The electronic version of this article is the complete one and can be found online at: http://alzres.com/content/3/1/2


Published:20 January 2011

© 2011 BioMed Central Ltd

Abstract

The results of a randomized double-blind placebocontrolled trial with docosahexaenoic acid (DHA) supplementation in mild to moderate Alzheimer's disease (AD) published by Quinn and colleagues in JAMA argues against overall efficacy of DHA in slowing progression. However, certain caveats in the results caution against discarding DHA altogether, raising questions about oxidation, dosage, pharmacogenomics and stage of intervention.

One potential misconception is that what works for prevention will slow progression in AD subjects.

Preclinical studies with DHA supported the rationale for early stage intervention; and three epidemiological studies indicated DHA intake was associated with reduced risk in non-apolipoprotein E4 (ApoE4) carriers. Putative drugs are initially tested for impact on progression because prevention approaches are problematic. However, should a drug be discarded for prevention if it fails to modify progression? Consistent with epidemiology, DHA significantly benefited two measures of cognition in mild to moderate non-ApoE4 carriers. Although the results of this trial were overall negative, failing to modify other outcomes, this commentary discusses important questions raised by them. Should future trials pursue DHA in non-ApoE4 carriers for slowing progression? Since in vivo oxidation of DHA may have adverse effects, particularly in ApoE4 patients, should preclinical and clinical studies be performed to optimize dose and mitigate oxidation before pursuing intervention or prevention trials with DHA? And finally, should DHA be tested now for mild cognitive impairment or prevention?

Commentary

Subjects with baseline mini-mental state examination (MMSE) scores of mild to moderate Alzheimer's disease (AD) were treated with algal docosahexaenoic acid (DHA, 2,000 mg/day) for 18 months in a randomized double-blind placebo-controlled trial to determine the impact on AD progression.
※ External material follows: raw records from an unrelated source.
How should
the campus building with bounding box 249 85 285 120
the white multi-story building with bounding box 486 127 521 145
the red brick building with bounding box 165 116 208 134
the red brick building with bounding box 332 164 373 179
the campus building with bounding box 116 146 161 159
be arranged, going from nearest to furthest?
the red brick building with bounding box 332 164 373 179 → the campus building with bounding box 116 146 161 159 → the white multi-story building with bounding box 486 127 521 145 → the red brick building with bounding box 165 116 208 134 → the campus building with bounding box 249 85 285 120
The rationale for testing DHA was strong. It is enriched in neuronal membranes but depleted in AD. Multiple epidemiological studies report diets rich in fish or DHA reduce AD risk, most clearly in non-apolipoprotein E4 (ApoE4) carriers [1]. Preclinical studies with DHA have not yet modeled ApoE isoform pharmacogenomics, but mice transgenic for familial dominant AD mutations that elevate β-amyloid (Aβ) production are vulnerable to dietary DHA depletion. DHA and its metabolites pleiotropically impact Aβ production, insulin/neurotrophic signaling, tau kinase activation and synaptic plasticity [1]. Although DHA had no impact on cognitive or functional decline based on intent to treat AD, in non-ApoE4 carriers, DHA supplementation appeared to reduce declines in MMSE and Alzheimer Disease Assessment Scale-Cognitive (ADAS-Cog). This commentary discusses the trial's results and important questions raised, including the need for optimization of dose and antioxidant combinations and whether there should be further investigation of the impact of DHA on slowing cognitive decline in non-ApoE4 carriers. Perhaps a larger issue is whether agents directed at amyloid or tau pathology or associated with reduced AD risk should be translated with an intent-to-treat earlier disease stages rather than mild to moderate AD.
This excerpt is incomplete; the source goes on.